Donc, il y a effectivement un enjeu dans tout ça, et qui fait que, si je vous raconte tout cela, c’est pour qu’il se sache, après tout, qu’il n’y a aucune raison pour que demain, ça ne se reproduise pas. Aucune. Sauf, évidemment, à estimer qu’avoir fait un tour, qui permet d’avoir un coup d’œil sur ça, je ne crois pas que quelque part ailleurs, un tel tour se fasse.
Que les gens ne viennent raconter comment ça se passe dans leur groupe, car dans leur groupe, ça ne se passe pas autrement. Et avec parfois quelques dégâts collatéraux, qui ne sont pas quelconques. Ça se passe comme ça.
Jusqu’ici, je dirais, le nôtre a été épargné. Il a été épargné parce qu’il a été fondé, d’abord par quatre copains, qui, je dois dire, se sont tenus. Quatre copains qui avaient pu éprouver à Sainte-Anne ensemble, puisqu’ils s’y trouvaient ensemble dans des services différents, de quelle manière l’enseignement de Lacan primait pour leur permettre de s’orienter dans ce qui se passait là-bas et dans le champ de la psychiatrie. Et qui donc, plus ou moins spontanément, se sont parfaitement reconnus pour provoquer une réunion initiale qui s’est tenue chez moi, où certains d’entre vous ici furent, encore une vingtaine de personnes. Et où a été fondée l’Association freudienne, que j’ai d’emblée voulue internationale, pour bien montrer, parce qu’on avait le choix qu’entre le français et Paris, pour localiser l’affaire.

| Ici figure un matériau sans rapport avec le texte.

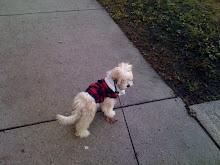 My pup pup Bjork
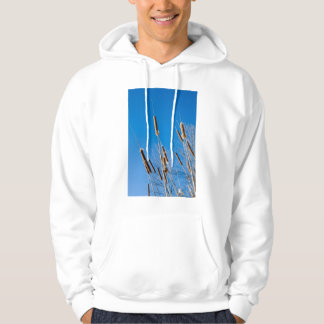 cattails of winter hooded pullover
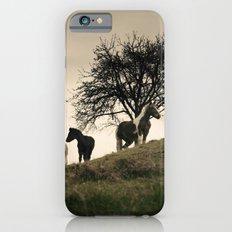 caballos Slim Case iPhone 6s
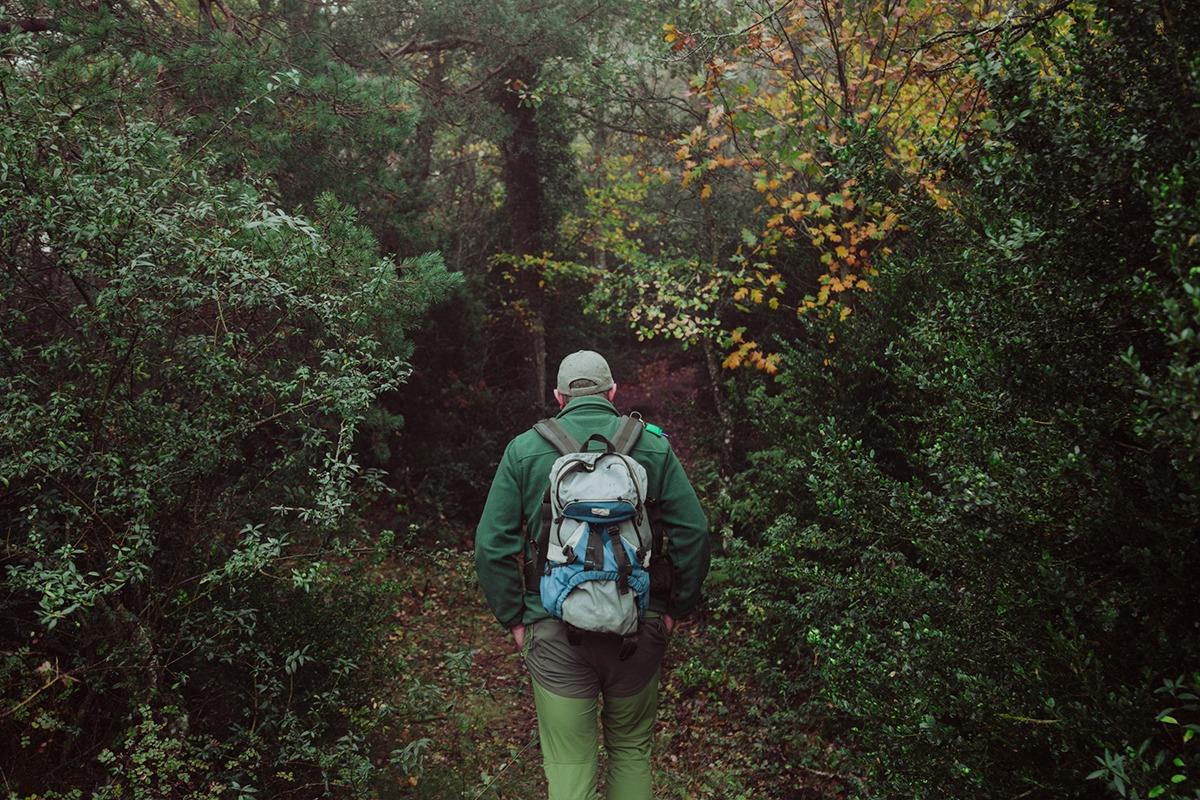 trekking bosque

Paris ayant la chance d’évoquer ce qu’a été l’École de Paris, en particulier en peinture, c’est-à-dire de quelle manière Paris a été le rassemblement d’élites venues de partout, et où ne se posait pas la question de l’identité, c’était le sens de cette localisation à Paris. Mais je pouvais difficilement reprendre Paris, et il m’a semblé qu’il était préférable de témoigner que quel que soit le lieu géographique où l’on se trouve, et bien l’on pouvait de la même façon être concerné, intéressé et travailler à ce problème que Lacan est venu poser dans le champ de la psychanalyse. Et c’est pourquoi donc ça a été l’Association freudienne internationale, et comme il s’est révélé que bien évidemment c’était l’enseignement de Lacan que nous mettions principalement à l’étude, qu’il devenait légitime de nous appeler l’Association lacanienne internationale.
Ce qui a été voté à l’unanimité. Le changement de nom s’est fait par un vote qui a été unanime. Alors vous me direz, mais qu’est-ce que Lacan veut dire quand il dit « moi, je suis freudien et vous, si vous le voulez, vous serez lacaniens ».
Qu’est-ce que c’est que cette étrange filiation ? Pourquoi Lacan pouvait-il dire moi je suis freudien ? Être freudien, ce n’est pas répéter l’enseignement du maître. Ça, ça s’appelle simplement être religieux ou être dogmatique. Être freudien, cela veut dire considérer ce que furent dans l’enseignement de Freud les impasses, les impossibilités, le type d’impossible qu’il s’est créé, qu’il a mis en place, afin de savoir si cet impossible est bien le dernier mot que la psychanalyse peut reconnaître, et se reconnaître dans ce dernier mot.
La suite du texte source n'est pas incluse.